I am of the opinion that it is right to view Jesus as a Bridegroom to each one individually–within the context of the corporate Bride. It’s not all about me, but all the same, I do have a real, personal, deep love with Him. I believe the Song of Songs is fine to apply as an analogy to Christ and His saints (by way of Eph 5). I really enjoy songs that speak of an intimate love with Him.
I say that to set up where I’m coming from that I also admit to not liking JiMB songs. For me, it’s not even the ‘romantic’ language that’s the tip off–it’s how much Bible is or is not in the lyrics.
Related to that, it also changes drastically with what we define “love” to be. Love is not a warm fuzzy feeling (although it does often feel good!); love is the glad willingness to utterly lay one’s life down. Our culture thinks of love as clingy, needy, what can I get out of it–the Bible defines love as complete self-sacrifice with no strings attached. Suddenly, “Oh how He loves us” or “How I love You, Jesus” does not conjure up a picture of date night, but rather a Cross.
“Beauty” is another term that is often misused… we’re not saying, “Wow, Jesus, You should be on GQ,” we’re saying, “Your heart, attributes, and character are wonderful”.
Being deeply and personally in love does not diminish who He is, or what love actually means, or the corporate reality of Christ and His Church. It’s possible to use really emotional, personal language and still honor His awesome majesty and glory. If we’re just making up sentimental language that could easily be played over any secular venue without anyone realizing it was talking about the Lord, then that’s a problem. Jesus is not our boyfriend. But He is loving, personal, and should inspire a deep emotional response from us.
My rather lengthy $0.02. Hope it made sense!
first, the boyfriend/lover thing gives me the creeps, and i’m not even a dude.
second, i think we’re looking at this kind of backwards. Christ is called the bridegroom not because HE is like an earthly husband/boyfriend/lover, but because HUSBANDS are (supposed to be) like HIM! i mean, when the Bible uses this kind of “lover” language, it’s precisely because earthly love, marriage, and yes, sex are metaphors themselves for the REAL lover, husband, and union in heaven. i think the reason JiMB songs are weird is because they reverse that analogy and make Jesus a swoony guy we can hold hands with, instead of reminding us what a real lover looks like—the kind that dies a bloody death on a cross for his bride.
Thanks Abraham.

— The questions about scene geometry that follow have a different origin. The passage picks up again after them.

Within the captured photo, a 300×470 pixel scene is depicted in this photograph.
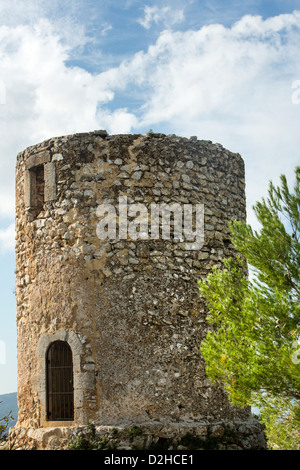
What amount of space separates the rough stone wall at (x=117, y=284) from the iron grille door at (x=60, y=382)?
143mm

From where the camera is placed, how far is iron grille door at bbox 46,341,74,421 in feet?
28.9

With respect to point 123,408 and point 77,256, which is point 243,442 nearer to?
point 123,408

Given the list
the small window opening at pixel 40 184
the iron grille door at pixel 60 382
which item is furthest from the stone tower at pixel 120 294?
the small window opening at pixel 40 184

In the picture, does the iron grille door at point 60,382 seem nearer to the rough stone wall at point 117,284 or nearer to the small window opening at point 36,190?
the rough stone wall at point 117,284

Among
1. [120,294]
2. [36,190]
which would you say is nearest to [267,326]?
[120,294]

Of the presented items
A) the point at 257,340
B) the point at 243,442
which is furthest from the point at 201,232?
the point at 243,442

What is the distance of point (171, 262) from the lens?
901cm

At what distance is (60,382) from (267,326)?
350 centimetres

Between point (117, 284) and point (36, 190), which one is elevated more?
point (36, 190)

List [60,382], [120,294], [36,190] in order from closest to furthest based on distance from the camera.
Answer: [120,294], [60,382], [36,190]

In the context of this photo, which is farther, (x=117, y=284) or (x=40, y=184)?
(x=40, y=184)

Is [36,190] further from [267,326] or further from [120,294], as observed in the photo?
[267,326]

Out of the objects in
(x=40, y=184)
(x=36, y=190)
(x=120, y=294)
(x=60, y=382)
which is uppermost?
(x=40, y=184)

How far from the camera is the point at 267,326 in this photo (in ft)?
23.5
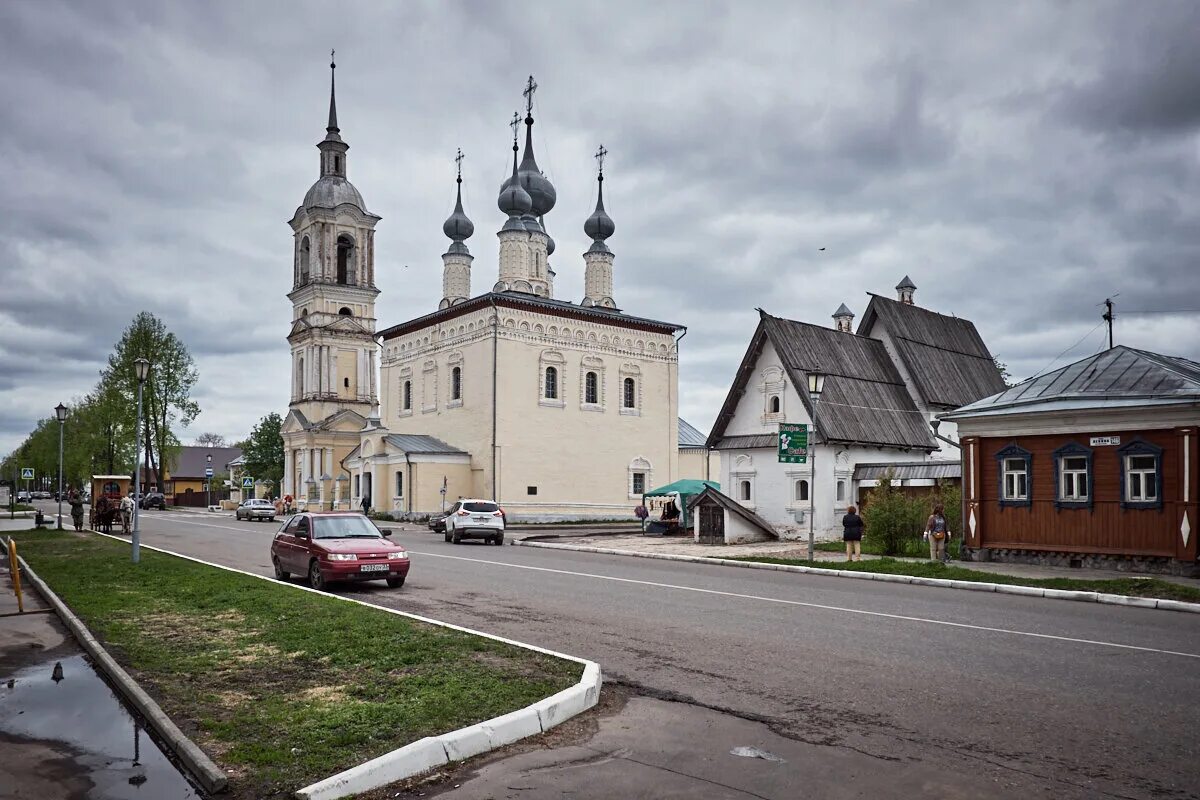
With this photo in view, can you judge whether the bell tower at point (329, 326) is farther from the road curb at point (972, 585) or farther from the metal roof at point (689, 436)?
the road curb at point (972, 585)

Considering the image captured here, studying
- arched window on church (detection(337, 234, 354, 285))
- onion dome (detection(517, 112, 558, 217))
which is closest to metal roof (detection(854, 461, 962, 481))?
onion dome (detection(517, 112, 558, 217))

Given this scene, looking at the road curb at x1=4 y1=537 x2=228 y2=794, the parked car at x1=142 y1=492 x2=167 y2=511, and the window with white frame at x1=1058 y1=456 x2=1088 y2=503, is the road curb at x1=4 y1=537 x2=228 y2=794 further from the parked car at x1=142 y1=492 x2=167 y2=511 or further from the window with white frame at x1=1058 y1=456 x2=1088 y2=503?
the parked car at x1=142 y1=492 x2=167 y2=511

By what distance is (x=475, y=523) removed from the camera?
30.6 meters

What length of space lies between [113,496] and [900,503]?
1289 inches

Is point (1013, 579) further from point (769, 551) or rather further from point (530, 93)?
point (530, 93)

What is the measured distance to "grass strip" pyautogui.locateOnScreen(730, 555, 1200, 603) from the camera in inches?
611

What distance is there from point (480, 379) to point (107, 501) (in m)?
17.3

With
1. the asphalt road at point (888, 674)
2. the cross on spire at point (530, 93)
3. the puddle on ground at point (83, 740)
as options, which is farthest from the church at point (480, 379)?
the puddle on ground at point (83, 740)

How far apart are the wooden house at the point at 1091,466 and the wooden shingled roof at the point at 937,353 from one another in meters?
12.7

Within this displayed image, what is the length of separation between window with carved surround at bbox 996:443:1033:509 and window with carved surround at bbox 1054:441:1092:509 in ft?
2.10

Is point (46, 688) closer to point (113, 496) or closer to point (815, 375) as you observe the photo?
point (815, 375)

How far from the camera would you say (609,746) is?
261 inches

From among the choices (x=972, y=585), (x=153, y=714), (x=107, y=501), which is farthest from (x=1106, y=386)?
(x=107, y=501)

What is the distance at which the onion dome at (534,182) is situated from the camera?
5656 centimetres
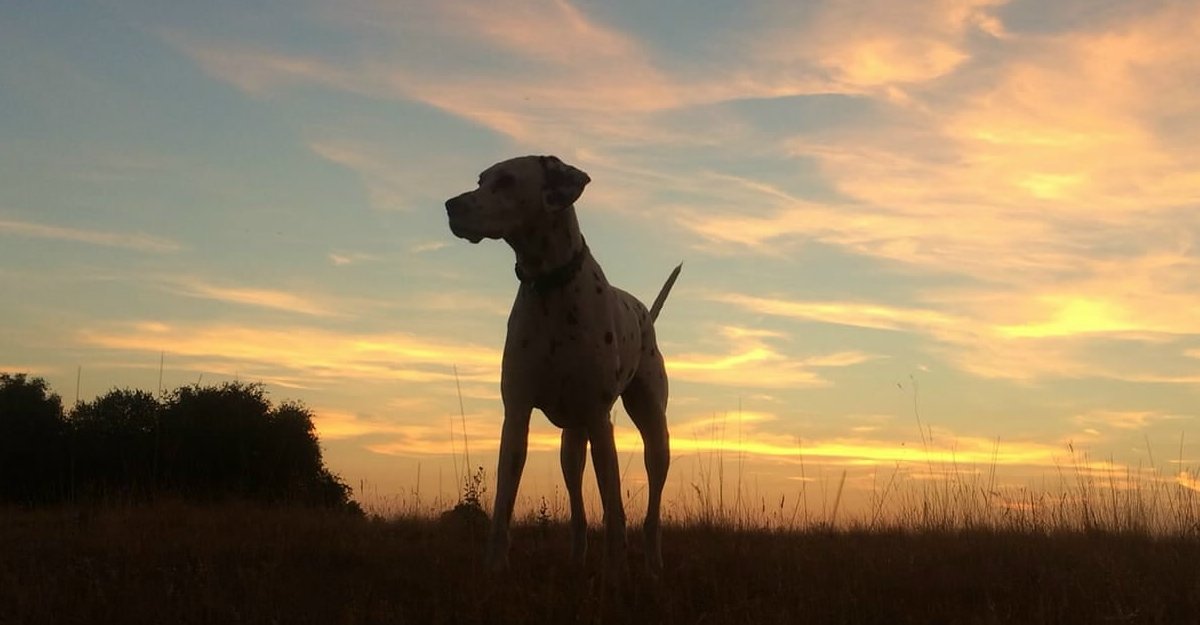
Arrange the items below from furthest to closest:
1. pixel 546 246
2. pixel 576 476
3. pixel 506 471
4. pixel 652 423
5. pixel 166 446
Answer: pixel 166 446 < pixel 652 423 < pixel 576 476 < pixel 506 471 < pixel 546 246

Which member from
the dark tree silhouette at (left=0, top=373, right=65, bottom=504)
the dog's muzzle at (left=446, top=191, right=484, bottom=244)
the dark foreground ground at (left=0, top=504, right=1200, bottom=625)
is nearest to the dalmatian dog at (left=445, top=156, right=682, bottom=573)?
the dog's muzzle at (left=446, top=191, right=484, bottom=244)

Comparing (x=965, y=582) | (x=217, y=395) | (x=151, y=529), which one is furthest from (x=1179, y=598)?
(x=217, y=395)

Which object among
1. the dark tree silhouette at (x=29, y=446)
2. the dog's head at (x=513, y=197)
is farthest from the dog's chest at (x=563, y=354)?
the dark tree silhouette at (x=29, y=446)

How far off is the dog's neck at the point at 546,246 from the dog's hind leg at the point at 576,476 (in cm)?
178

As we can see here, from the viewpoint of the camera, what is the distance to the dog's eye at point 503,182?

I like this post.
You know… when a church is based on music and not on the Scripture, there’s no doubt their “products” lead people astray.
Whenever I watch or listen to their “products”, it’s hard for me to distinguish whether they are worshipping God or the worship band(or the “worship culture”).
It’s heart-wrenching…
They don’t even KNOW who God really is, and yet they hold conferences and build a college to teach how to write worship music… or how to clothe the church with fantastic stage lighting.

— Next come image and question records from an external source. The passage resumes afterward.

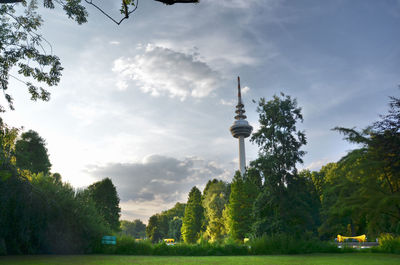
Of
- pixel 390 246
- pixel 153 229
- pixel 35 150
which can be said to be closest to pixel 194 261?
pixel 390 246

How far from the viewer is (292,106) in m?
28.9

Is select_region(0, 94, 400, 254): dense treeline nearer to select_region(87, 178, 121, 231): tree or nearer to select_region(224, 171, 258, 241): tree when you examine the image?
select_region(224, 171, 258, 241): tree

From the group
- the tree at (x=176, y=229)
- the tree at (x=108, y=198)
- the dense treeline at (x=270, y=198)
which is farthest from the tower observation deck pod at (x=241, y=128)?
the dense treeline at (x=270, y=198)

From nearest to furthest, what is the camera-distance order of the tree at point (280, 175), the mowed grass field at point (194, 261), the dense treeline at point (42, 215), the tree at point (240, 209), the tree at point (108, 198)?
1. the mowed grass field at point (194, 261)
2. the dense treeline at point (42, 215)
3. the tree at point (280, 175)
4. the tree at point (240, 209)
5. the tree at point (108, 198)

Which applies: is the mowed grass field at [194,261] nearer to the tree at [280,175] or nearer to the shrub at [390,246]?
the shrub at [390,246]

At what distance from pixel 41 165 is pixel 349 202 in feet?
137

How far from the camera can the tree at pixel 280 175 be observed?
88.2ft

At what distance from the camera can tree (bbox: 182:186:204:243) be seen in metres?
60.5

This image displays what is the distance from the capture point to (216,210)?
185ft

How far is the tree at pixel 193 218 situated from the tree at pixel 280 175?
3479 centimetres

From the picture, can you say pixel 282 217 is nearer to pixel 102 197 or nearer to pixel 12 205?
pixel 12 205

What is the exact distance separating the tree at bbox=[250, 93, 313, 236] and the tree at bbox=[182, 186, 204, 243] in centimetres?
3479

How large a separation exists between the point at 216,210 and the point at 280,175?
1224 inches

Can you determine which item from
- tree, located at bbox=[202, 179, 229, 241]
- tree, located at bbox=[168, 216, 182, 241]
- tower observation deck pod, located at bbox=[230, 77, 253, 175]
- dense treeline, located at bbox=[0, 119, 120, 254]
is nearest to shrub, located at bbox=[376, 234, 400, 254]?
dense treeline, located at bbox=[0, 119, 120, 254]
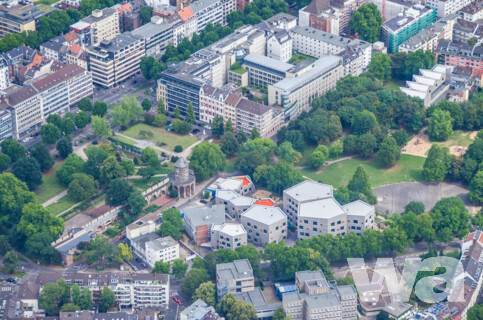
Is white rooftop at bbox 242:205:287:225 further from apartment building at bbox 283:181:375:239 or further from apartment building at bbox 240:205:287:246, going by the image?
apartment building at bbox 283:181:375:239

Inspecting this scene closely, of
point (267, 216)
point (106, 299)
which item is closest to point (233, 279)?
point (267, 216)

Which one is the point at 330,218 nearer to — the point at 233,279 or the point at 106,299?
the point at 233,279

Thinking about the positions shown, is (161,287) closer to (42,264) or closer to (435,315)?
(42,264)

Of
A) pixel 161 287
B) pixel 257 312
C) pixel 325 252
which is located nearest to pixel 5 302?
pixel 161 287

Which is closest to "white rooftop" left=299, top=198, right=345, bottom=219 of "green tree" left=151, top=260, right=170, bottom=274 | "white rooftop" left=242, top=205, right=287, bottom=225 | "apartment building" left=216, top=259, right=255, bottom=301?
"white rooftop" left=242, top=205, right=287, bottom=225

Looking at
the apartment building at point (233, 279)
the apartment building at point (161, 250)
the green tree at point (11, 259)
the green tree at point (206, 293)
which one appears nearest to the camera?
the green tree at point (206, 293)

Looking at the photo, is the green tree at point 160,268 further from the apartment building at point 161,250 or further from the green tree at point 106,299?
the green tree at point 106,299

My problem is that Jesus is not your boyfriend.
Love, spouse, etc. are not the same as the contemporary ‘boyfriend’ model of reality — which, in my opinion anyway, is a degradation of the lover and the beloved.
Umm. Wow.
Jesus is also our brother. In a sense (ie we too are children of God). That alone is enough to make me uncomfortable with the “boyfriend” language.
To use that sort of descriptor seems to focus on just one characteristic of a multifaceted relationship.